In the online video, Amnon Neumann says: “It would be an exaggeration to say we fought against the Palestinians. In fact there were almost no battles.” The Palestinians had no military, and they weren’t organized. Mostly, the villagers fled when the Jewish soldiers were ordered to clear convoy escort routes through what was then Arab-controlled territory. “They didn’t think they wouldn’t return. And no one imagined that a whole people would not return,” Neumann recalls. “We came to inherit the land from foreigners. That was the foundation of our thinking. We drove them out because of the Zionist ideology. Pure and simple.”
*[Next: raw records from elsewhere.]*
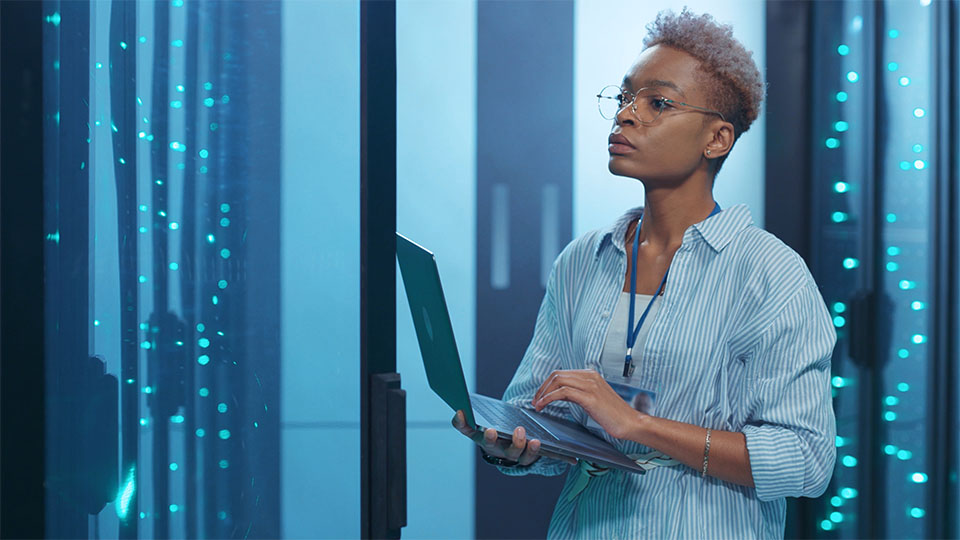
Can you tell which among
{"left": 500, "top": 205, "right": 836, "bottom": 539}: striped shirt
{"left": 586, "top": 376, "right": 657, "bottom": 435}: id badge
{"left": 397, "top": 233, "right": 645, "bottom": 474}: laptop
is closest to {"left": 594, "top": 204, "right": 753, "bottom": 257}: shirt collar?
{"left": 500, "top": 205, "right": 836, "bottom": 539}: striped shirt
Neumann concedes that he didn’t see anything wrong with it. He says he was conditioned to it just like everybody else. “For 50 or 60 years I’ve been torturing myself about this. But what’s done is done. It was done under orders.”
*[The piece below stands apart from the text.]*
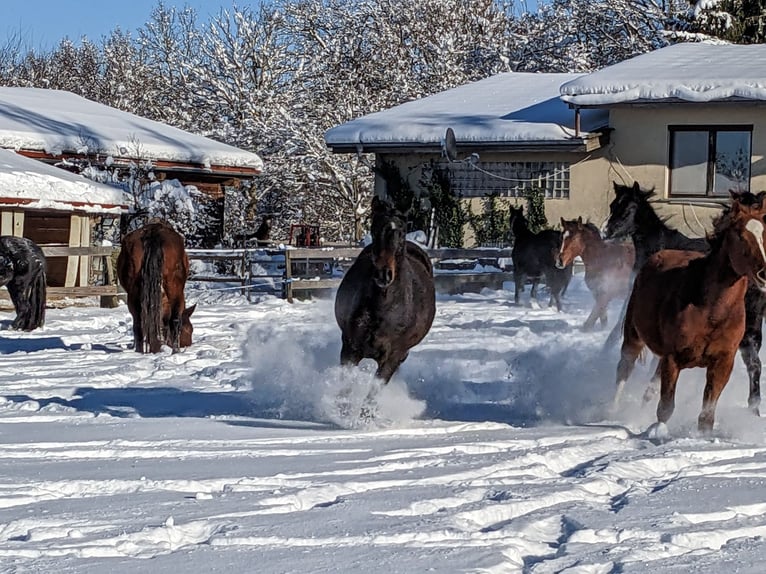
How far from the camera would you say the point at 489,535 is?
16.0 ft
Bronstein asks Neumann to describe an expulsion action, how it was done. “In some cases, we were ordered to destroy villages,” says Neumann. “We would drive there, and find that the men had already fled. We surrounded the village, started shooting in the air, and everybody started to scream, and we drove them out. The women and children went to Gaza. By morning no one was there.”
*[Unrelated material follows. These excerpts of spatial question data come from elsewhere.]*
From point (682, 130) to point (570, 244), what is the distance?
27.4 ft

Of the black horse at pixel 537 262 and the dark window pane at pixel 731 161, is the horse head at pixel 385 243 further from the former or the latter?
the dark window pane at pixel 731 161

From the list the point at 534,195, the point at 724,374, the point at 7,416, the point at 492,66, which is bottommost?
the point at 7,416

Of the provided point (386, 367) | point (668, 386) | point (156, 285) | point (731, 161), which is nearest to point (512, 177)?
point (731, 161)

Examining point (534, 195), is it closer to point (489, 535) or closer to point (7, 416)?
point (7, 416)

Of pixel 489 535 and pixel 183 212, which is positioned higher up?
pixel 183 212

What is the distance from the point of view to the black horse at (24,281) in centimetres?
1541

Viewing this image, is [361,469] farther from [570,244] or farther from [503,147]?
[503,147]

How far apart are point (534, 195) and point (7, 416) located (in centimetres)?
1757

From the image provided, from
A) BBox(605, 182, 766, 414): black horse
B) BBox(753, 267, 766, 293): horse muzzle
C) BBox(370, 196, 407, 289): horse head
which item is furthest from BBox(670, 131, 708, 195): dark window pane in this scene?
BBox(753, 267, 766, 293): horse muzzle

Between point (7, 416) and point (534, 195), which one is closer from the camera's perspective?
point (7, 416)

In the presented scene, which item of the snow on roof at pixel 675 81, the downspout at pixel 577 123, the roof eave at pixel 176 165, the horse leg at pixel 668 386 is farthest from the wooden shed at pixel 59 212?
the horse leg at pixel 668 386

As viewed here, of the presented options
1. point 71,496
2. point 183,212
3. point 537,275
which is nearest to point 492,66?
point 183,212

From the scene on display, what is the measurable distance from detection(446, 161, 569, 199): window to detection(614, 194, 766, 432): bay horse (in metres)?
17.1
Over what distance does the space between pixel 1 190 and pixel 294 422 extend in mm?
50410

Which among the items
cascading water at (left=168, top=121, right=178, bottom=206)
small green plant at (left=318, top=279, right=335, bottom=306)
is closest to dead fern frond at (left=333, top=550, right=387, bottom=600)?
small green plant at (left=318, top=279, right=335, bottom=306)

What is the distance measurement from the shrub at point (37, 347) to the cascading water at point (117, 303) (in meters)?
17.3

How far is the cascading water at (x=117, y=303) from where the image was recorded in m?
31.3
Zochrot has traversed a long road since its history-sign-erecting origins. Besides the ‘testimony’ meetings, the organization shows films and art exhibits at its studio, takes people on tours of historical places, conducts research, and publishes articles and guides. All this is designed to push the nakba deeper into Jewish awareness. The organization’s most courageous project is its school study guide (How do we say nakba in Hebrew?) and teacher training program.
Bronstein is the organization’s director of public outreach. “Zochrot has succeeded in creating a revolution in the attitude of Israelis to the nakba,” he says, “from almost absolute repression to an understanding that it was a meaningful traumatic event also for Israelis. I hope Zochrot becomes part of the mainstream of the one state we all live in after we overcome Zionism. I want to live with equality between Israelis and Palestinians.”
“Are most Israelis hostile to your work,” I ask. “Yes, of course I encounter hostility. Sometimes it gets a little scary. But it never develops into real violence. There have been times when very harsh words were used against me. For example, one national radio interviewer called me a murderer, Jew-hater, anti-semite.” Bronstein’s son Noam, who is nine, doesn’t tell his friends about his father’s work. “They are all Arab haters. But I also get a lot of support from Israelis, and others, who know that what I do is very important to our life in Israel.”
I ask Bronstein how he feels about living in the Jewish State of Israel. “Of course, I feel shame and anger sometimes, to be an Israeli. My country does terrible things to the Palestinians. And also to Jews, by turning them into occupiers and oppressors.” Bronstein hopes the work of Zochrot will eventually make it possible to reconcile with the Palestinians. But that would only happen if Israelis recognize the nakba and their the right to return to their homeland. “Without reconciliation, we will be forced to live as occupiers forever, and we will live in a violent and repressive state.”
I think back to how I felt leaving Israel in 1977, almost immediately after my military service, without any desire to live in a Jewish state, nor the resolve or courage to fight for truth and justice. Following Bronstein’s work with Zochrot gives me a small sense of vicarious redemption. Together with Morris, Ben Bassat, Neumann, he’s making history.